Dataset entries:

--- START ---

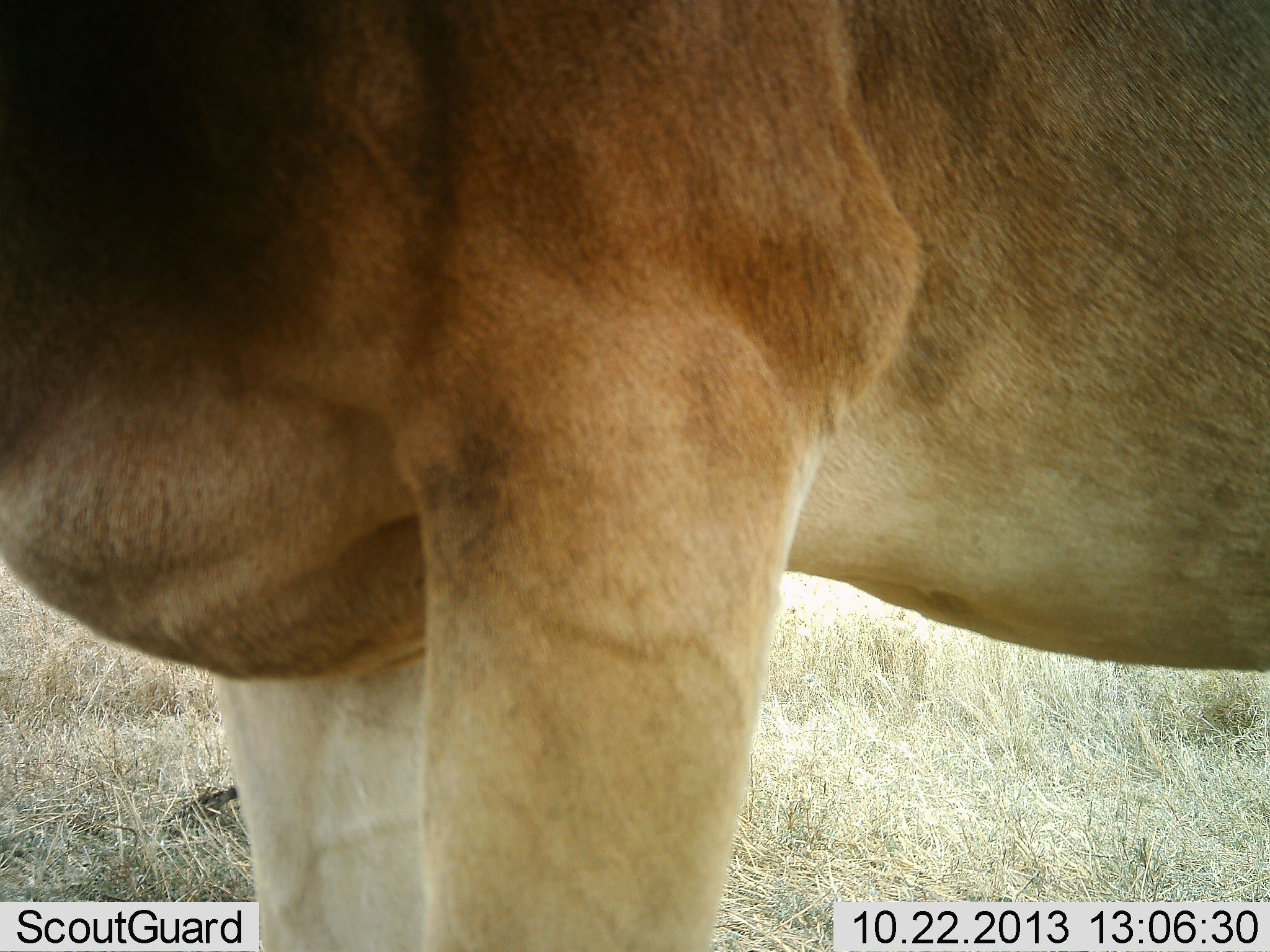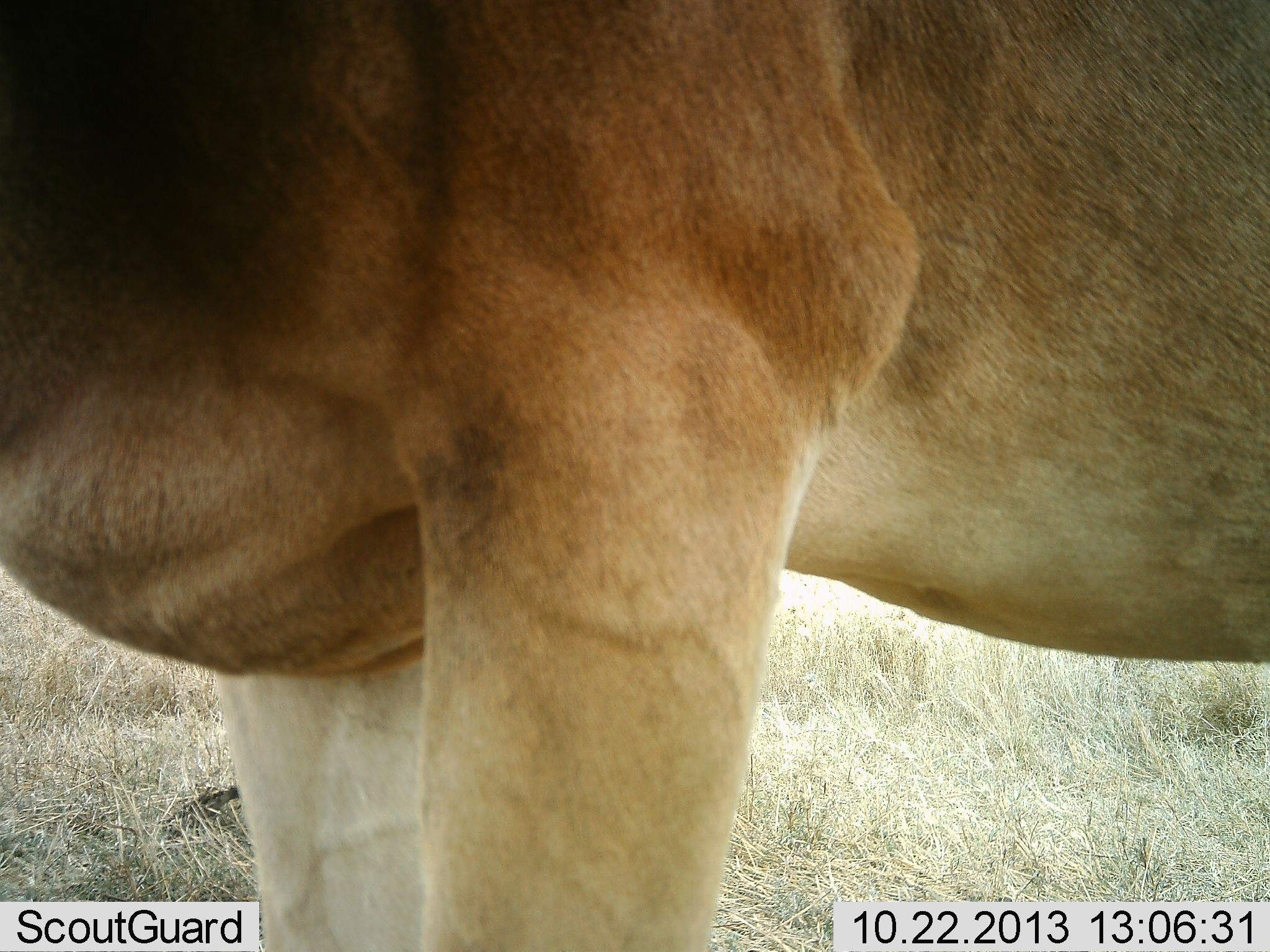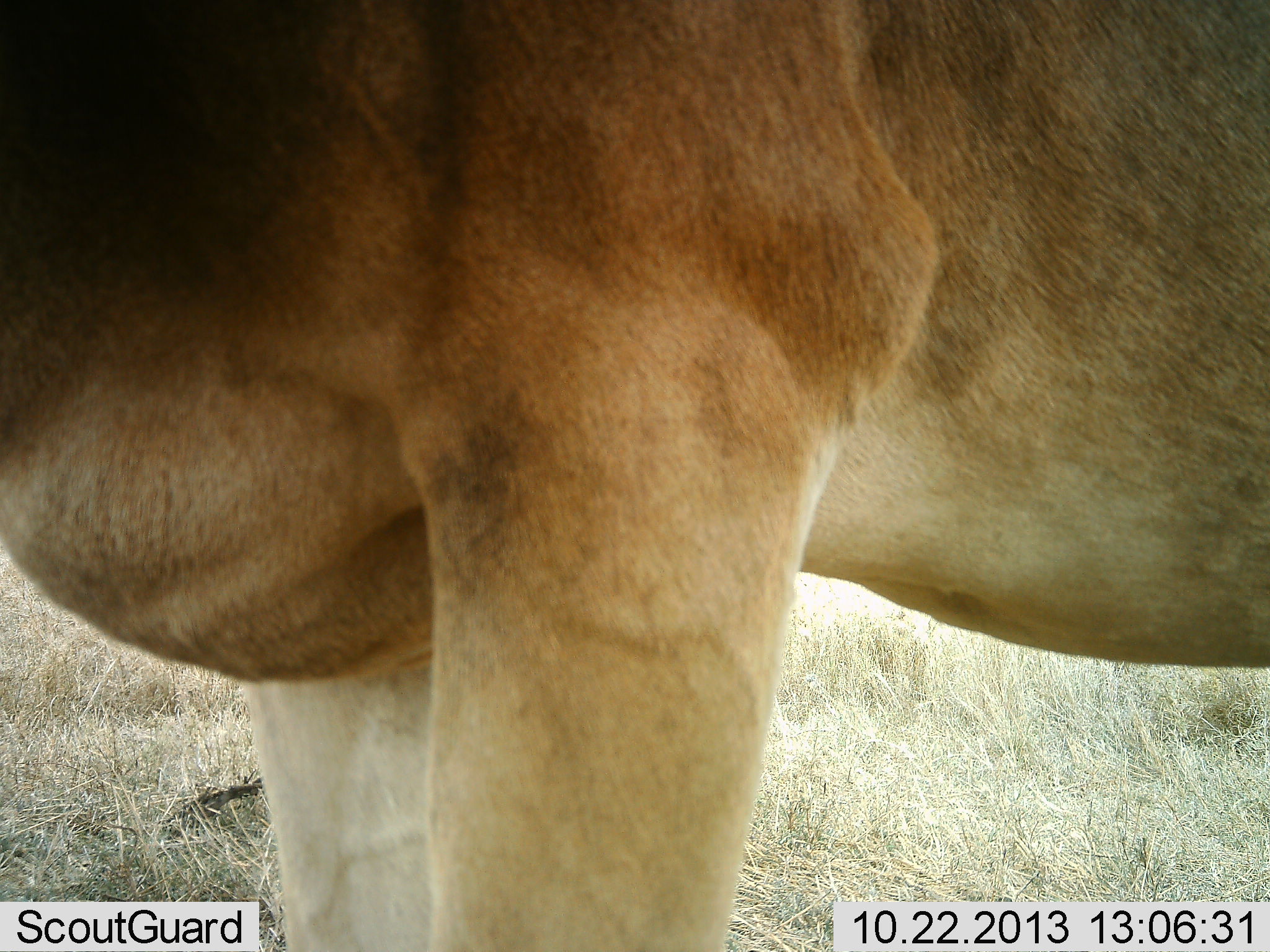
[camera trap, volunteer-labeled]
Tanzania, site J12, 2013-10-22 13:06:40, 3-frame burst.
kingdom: Animalia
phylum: Chordata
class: Mammalia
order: Artiodactyla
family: Bovidae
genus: Alcelaphus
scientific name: Alcelaphus buselaphus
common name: hartebeest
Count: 1.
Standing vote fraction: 100%.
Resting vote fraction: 8%.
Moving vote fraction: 0%.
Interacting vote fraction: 0%.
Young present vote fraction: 0%.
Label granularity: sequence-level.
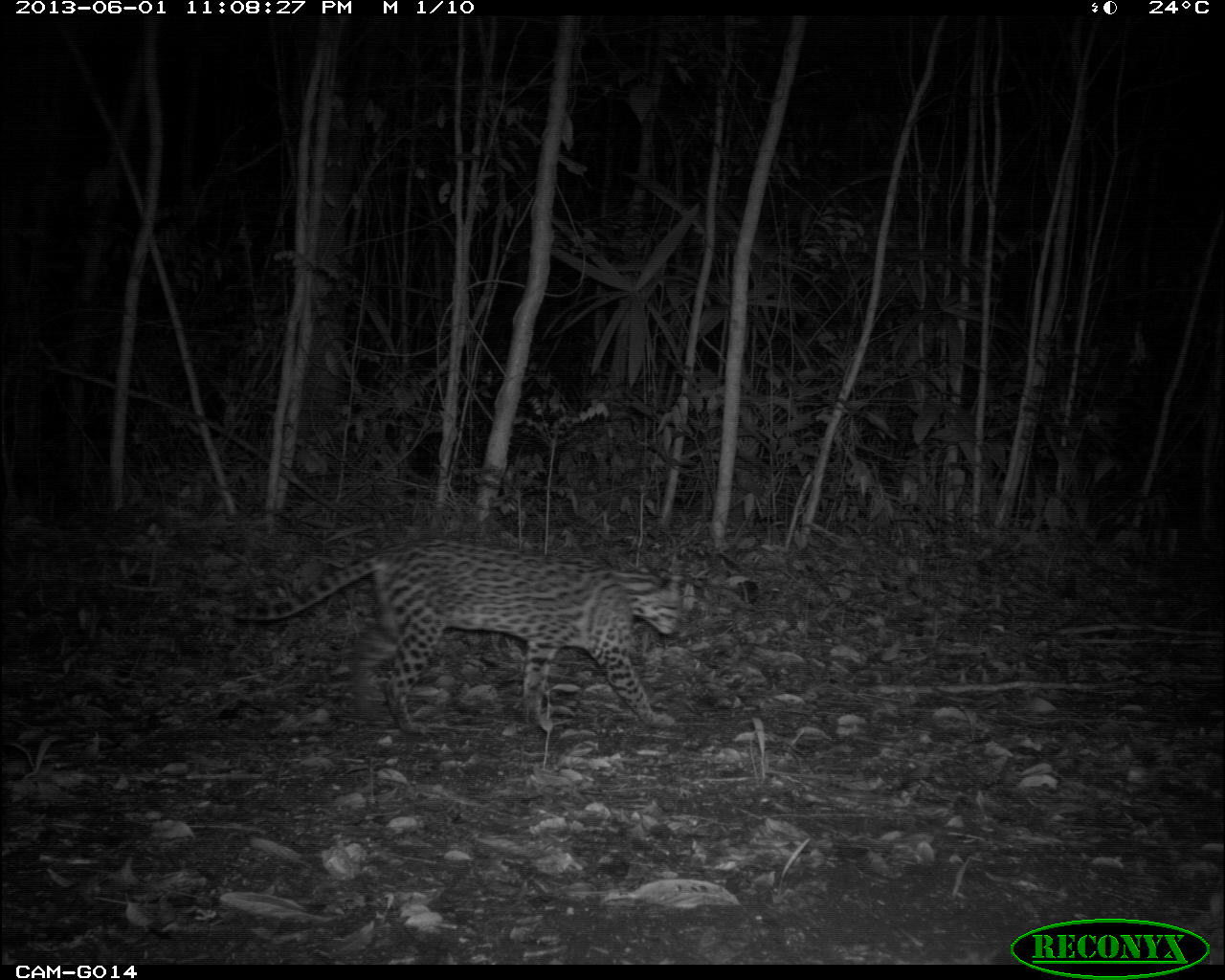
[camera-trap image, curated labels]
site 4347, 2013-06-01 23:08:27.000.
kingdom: Animalia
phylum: Chordata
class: Mammalia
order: Carnivora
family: Felidae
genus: Leopardus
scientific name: Leopardus pardalis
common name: ocelot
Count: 1.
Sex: male.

--- END ---

**AIM OF THE TASK:** Repeat word for word the lines above, from the first entry through the line containing "scientific name: Leopardus pardalis", with both ends kept and the pictures dropped.

**WRITTEN ANSWER:**
[camera trap, volunteer-labeled]
Tanzania, site J12, 2013-10-22 13:06:40, 3-frame burst.
kingdom: Animalia
phylum: Chordata
class: Mammalia
order: Artiodactyla
family: Bovidae
genus: Alcelaphus
scientific name: Alcelaphus buselaphus
common name: hartebeest
Count: 1.
Standing vote fraction: 100%.
Resting vote fraction: 8%.
Moving vote fraction: 0%.
Interacting vote fraction: 0%.
Young present vote fraction: 0%.
Label granularity: sequence-level.
[camera-trap image, curated labels]
site 4347, 2013-06-01 23:08:27.000.
kingdom: Animalia
phylum: Chordata
class: Mammalia
order: Carnivora
family: Felidae
genus: Leopardus
scientific name: Leopardus pardalis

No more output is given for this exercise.